Omicron, a new strain of the coronavirus, has scientists all around the world scurrying to assess its potential dangers. According to the World Health Organization, an entire picture of the threat presented by Omicron may not be known for some years.COVID-19 cases in South Africa’s most populated province are likely to have been caused by a new strain of the virus that was detected by scientists in South Africa last week, leading financial markets to fall and public events to be canceled throughout the globe. Flights to and from other countries were also grounded as a consequence.

What We Know And Don’t Know About The Omicron Variant

Over the weekend, the number of countries where the new variance in passengers has been discovered has grown. A single incidence of the new variety was found among the players of a single soccer squad that just returned from a trip to South Africa.

What We Know And Don't Know About The Omicron Variant

The World Health Organization has recognized COVID-19 variation “omicron” as a “variant of concern,” which is the most severe designation the WHO can give to a COVID-19 variant. This label is meant to minimize stigmatizing nations of origin and simplify comprehension. According to a statement issued on Sunday by the United Nations’ health organization, we don’t know much about Omicron yet.

Reporters were divided on whether Omicron was more easily spread than other variants of the virus, such as the extremely contagious delta version. In spite of the fact that data from South Africa revealed an increase in hospitalizations owing to omicron infection, it was claimed that the results were preliminary and that it was unclear whether omicron infection was associated with more severe illness.

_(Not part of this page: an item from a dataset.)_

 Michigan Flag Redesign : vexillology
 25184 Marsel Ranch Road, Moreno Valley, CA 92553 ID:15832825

As of Saturday, there were more than 3,200 new confirmed cases every day in South Africa; the great majority occurred in the country’s most populous region, the province of Gauteng. More than 90% of new cases in Gauteng are now caused by this virus, according to Tulio de Oliveira, director of KwaZulu-Natal Research Innovation and Sequencing Platform in Durban, South Africa.

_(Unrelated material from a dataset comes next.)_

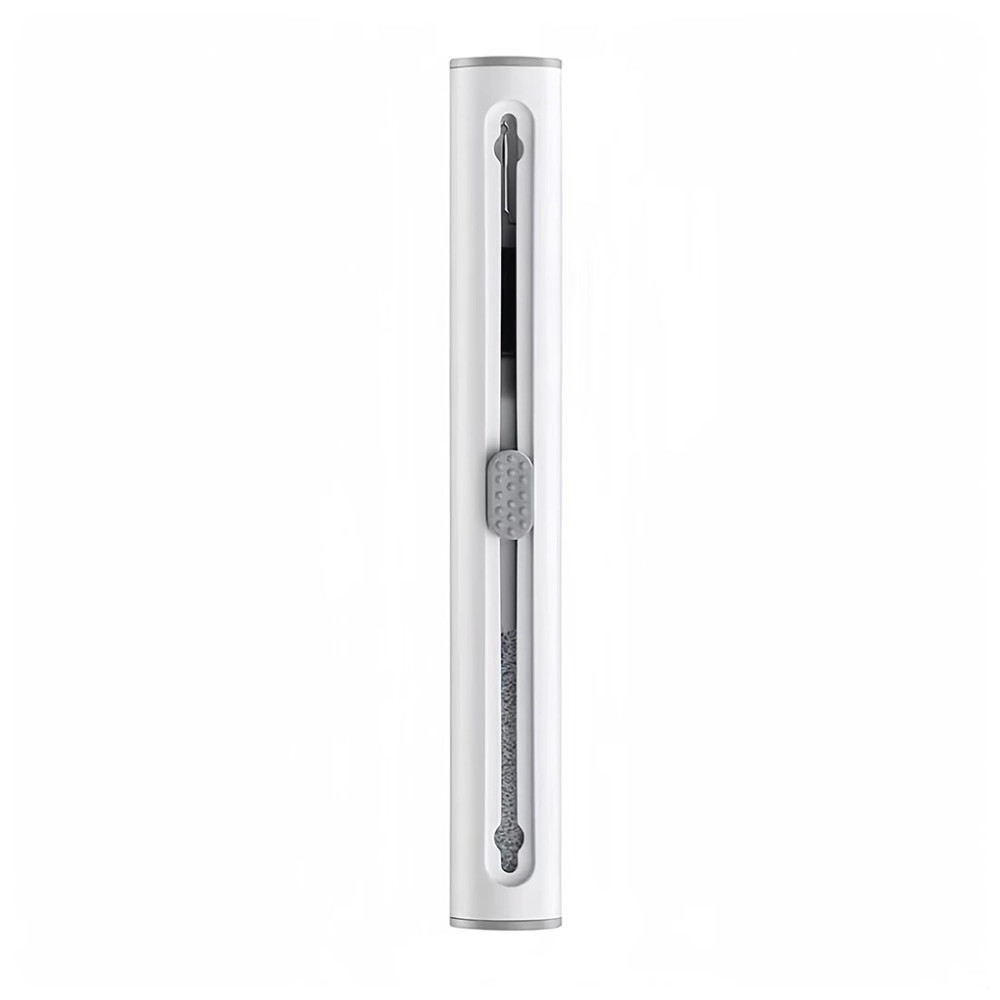Універсальний чистячий набір ColorWay Cleaning Pen, for Earphones, 3 in 1 (CW-1131)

If you’ve already been infected with COVID-19, you may be more vulnerable to reinfection with Omicron; in other words, people who have been infected with Omicron may be more susceptible to reinfection with different COVID-19 variants.

There are roughly 30 alterations in the coronavirus spike protein in the new strain, which might affect how easily it spreads to people. Some experts feel that vaccine makers may have to alter their products in the future as a result of this new information.

COVID-19’s mutations are “associated with greater transmissibility,” according to geneticist Sharon Peacock. However, she warned that “the significance of many of the mutations is still not understood,” according to the University of Cambridge scientist.

According to Lawrence Young, an expert in viral genetics at the University of Warwick, there have never been any viruses like Omicron, with potentially dangerous mutations never before reported in the same virus.

According to experts, genetic variations between Omicron and beta and delta variants have not been shown to make it more transmissible and hazardous than the beta and delta variants. So yet, there is no indication that the mutation is linked to a more serious illness. If Omicron is getting more infectious and immunizations are no longer effective, it will take weeks to detect.